ガッチャマン(2013)

 俺が見えるか、悪党ども。実体もなしに忍び寄る、白い影が!


 人類にはごく少数だが、かつて研究され封印されていたX遺伝子と呼ばれる、人類の能力を拡張する遺伝子(ウィルス?)に適合できる者がいる。
 その遺伝子が陽性の者をギャラクターと呼び、陰性の者の中から“青い石”に適合する者をガッチャマン呼ぶ。


 ギャラクターの頭首は代々ベルク・カッツェを名乗る。二代目ベルクカッツェは300名にまで増えたギャラクターを率い、その無敵ともいえる能力を駆使して、わずか数日で欧州を中心に世界の半分を占領した。
 そして時は流れた。ギャラクターの魔手はついに東京にまで及ぼうとしていた。


 幼馴染であるケンとジョー、ナオミは適合者であり、彼らは訓練を受けて対ギャラクターの代行者として欧州で戦いを繰り広げていた。とある難民救出作戦の最中ジョーとナオミは婚約するも、直後に起きたギャラクターのナンバー2イリヤの襲撃、そしてケンの失策によりナオミは行方不明となる。
 ケンとジョーは袂を分かち、ケンは東京で新たなチームを結成することになった。メンバーはジュン、ジンペイ、リュウ




こっから本編




 東京で科学会議が開かれた。それを襲撃するギャラクター。そして迎え撃つガッチャマン。危機に陥ったジンペイを、東京に派遣されてきたジョーが助け、ガッチャマンは5人揃う。
 そのころ、科学者のひとりカークランド博士が、人工衛星からの対地攻撃兵器を完成させる。この殲滅兵器によりヨーロッパをギャラクターの手から解放しようというのだ。
 その情報をつかんだギャラクターは、ベルクカッツェ自らがギャラクターナンバー2の亡命を演じ、兵器を奪取すべくカークランド博士の誘拐を試みる。
 ジョーの加入により揺れるガッチャマンは実力を発揮できず、また当代ベルクカッツェが行方不明のナオミであることを知ったジョーはX遺伝子を感染させられてしまい、カークランド博士は誘拐される。
 殲滅兵器の制御を奪われたガッチャマンは、実験機ゴッド・フェニックスを出撃させ、ギャラクターの移動要塞に向かう。
 要塞内に肉迫したガッチャマンは、かつて愛したナオミ=ベルクカッツェを倒し、殲滅兵器を破壊するのだった。
 しかし、ジョーを蝕むX遺伝子は、彼をギャラクターに作り変えようとしていた……。




 な、そんなに悪くないだろ? 何がどうしてこうなったのか…… ┏( ゜ω ゜┓)┓




 思うに、日本の映画は江戸時代から変わってないからではないかと思う。いわゆる看板スターを立て、物語の中身ではなくスター主体で興行する方式。
 だから予算の多くは出演料に消え、製作に使われることはない。いきおい、予算の少ないセットやCGがしょっぱくなる。
 またいわゆる“売れっ子タレント”を使うため、十分な練習も積めず、専門的にアクションも仕込めず、映像としたときに見劣りすることになる。
 あと日本人的な感性だと思うのだが、どうも1作目は“1話”を作らないと気になるらしい。ぶっちゃけチーム結成編なんて観なくてもいいんだよな。完成したチームが無双している方がおもしろい。だから映画には“20話”とかに位置する熟成した話を作ればいいのだが。このへん初期ウルトラ・シリーズの「第2話から撮影し、キャストが慣れてきたら第1話を撮る」という手法は見事だと思う。
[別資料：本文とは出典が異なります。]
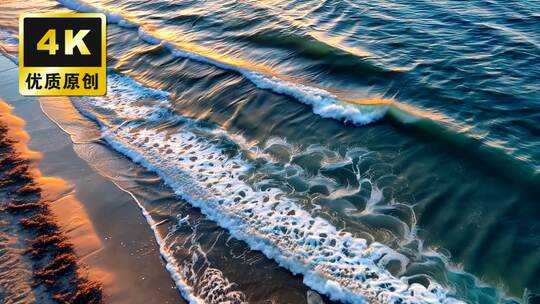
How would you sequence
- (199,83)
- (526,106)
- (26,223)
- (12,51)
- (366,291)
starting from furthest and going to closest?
(12,51), (199,83), (526,106), (26,223), (366,291)

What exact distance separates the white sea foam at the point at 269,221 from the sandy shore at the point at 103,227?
0.97m

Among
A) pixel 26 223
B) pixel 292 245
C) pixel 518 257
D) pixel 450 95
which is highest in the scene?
pixel 450 95

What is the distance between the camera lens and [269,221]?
23.6 ft

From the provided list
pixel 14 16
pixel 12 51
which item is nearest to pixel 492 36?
pixel 12 51

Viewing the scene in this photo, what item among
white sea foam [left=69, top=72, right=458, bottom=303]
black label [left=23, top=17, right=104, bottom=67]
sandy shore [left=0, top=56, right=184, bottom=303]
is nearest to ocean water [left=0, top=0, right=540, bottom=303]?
white sea foam [left=69, top=72, right=458, bottom=303]

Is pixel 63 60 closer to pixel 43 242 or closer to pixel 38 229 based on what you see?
pixel 38 229

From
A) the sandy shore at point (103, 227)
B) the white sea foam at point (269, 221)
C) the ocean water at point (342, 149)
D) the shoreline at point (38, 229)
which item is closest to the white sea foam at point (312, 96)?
the ocean water at point (342, 149)

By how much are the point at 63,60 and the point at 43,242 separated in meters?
5.60

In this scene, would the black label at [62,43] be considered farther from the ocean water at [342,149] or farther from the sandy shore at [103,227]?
the sandy shore at [103,227]

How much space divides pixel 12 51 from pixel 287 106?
10097 millimetres

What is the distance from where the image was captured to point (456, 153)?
26.3 ft

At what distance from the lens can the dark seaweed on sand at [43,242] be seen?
6.14 meters

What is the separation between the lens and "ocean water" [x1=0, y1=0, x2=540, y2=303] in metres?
6.25

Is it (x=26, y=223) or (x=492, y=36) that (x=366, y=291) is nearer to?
(x=26, y=223)
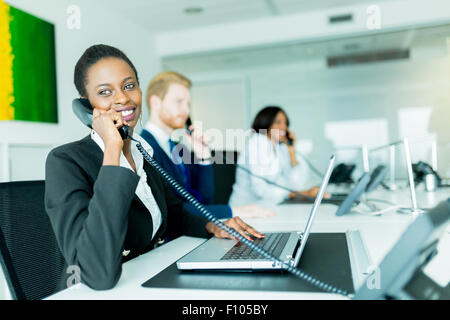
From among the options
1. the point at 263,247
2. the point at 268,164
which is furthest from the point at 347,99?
the point at 263,247

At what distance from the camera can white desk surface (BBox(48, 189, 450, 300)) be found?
0.70 meters

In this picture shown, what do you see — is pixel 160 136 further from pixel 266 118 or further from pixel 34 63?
pixel 266 118

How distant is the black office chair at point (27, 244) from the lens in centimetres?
95

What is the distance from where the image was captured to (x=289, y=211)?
6.20 ft

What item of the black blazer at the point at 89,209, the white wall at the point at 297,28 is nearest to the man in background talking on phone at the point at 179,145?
the black blazer at the point at 89,209

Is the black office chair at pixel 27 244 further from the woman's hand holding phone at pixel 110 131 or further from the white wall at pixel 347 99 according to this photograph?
the white wall at pixel 347 99

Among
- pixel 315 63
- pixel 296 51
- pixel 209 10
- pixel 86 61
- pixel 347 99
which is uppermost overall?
pixel 209 10

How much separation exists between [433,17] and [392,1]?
0.42 m

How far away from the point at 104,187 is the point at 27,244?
0.40m

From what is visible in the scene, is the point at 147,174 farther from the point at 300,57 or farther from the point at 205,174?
the point at 300,57

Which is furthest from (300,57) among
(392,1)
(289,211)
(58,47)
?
(58,47)

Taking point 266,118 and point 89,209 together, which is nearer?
point 89,209

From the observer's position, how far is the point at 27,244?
1.01m

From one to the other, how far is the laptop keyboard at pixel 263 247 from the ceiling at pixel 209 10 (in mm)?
3121
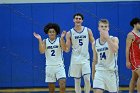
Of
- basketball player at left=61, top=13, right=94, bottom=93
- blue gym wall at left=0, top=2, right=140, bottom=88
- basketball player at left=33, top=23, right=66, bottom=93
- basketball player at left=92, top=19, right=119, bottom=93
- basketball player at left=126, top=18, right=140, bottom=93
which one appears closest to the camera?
basketball player at left=92, top=19, right=119, bottom=93

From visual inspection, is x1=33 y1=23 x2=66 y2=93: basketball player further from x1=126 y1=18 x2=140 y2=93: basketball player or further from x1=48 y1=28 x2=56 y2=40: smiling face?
x1=126 y1=18 x2=140 y2=93: basketball player

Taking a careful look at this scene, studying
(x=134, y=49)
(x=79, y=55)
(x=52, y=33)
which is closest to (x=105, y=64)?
(x=134, y=49)

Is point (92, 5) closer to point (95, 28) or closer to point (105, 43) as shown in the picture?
point (95, 28)

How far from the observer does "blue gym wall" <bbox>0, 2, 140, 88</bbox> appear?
433 inches

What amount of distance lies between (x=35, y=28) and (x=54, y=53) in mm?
3333

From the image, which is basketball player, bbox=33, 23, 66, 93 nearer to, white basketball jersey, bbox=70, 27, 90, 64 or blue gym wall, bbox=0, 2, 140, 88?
white basketball jersey, bbox=70, 27, 90, 64

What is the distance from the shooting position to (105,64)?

 今作は脚本的にはどうにかこうにかだが、演出面でしょんぼりする出来だった。
 世界の半分が侵略されているとは思えない平和な街中、敵が来てもいまだ街路をうろついている市民、平常に走る電車。対人兵器で大型兵器と戦う兵士、基地内で何をしているか不明な技術者。ハッキング・シーンはムダに煽る。今そこにいるべき人物が、今そこにいない理由をでっち上げることもなく、単に登場させないだけ。


 「神は細部に宿る」というが、ここには神はいないのだ。


 「2」を想定して話が作られているのがわかるし、設定面ではかなり考えられていることが伺えるのだが、ダメだろうなぁ。。。。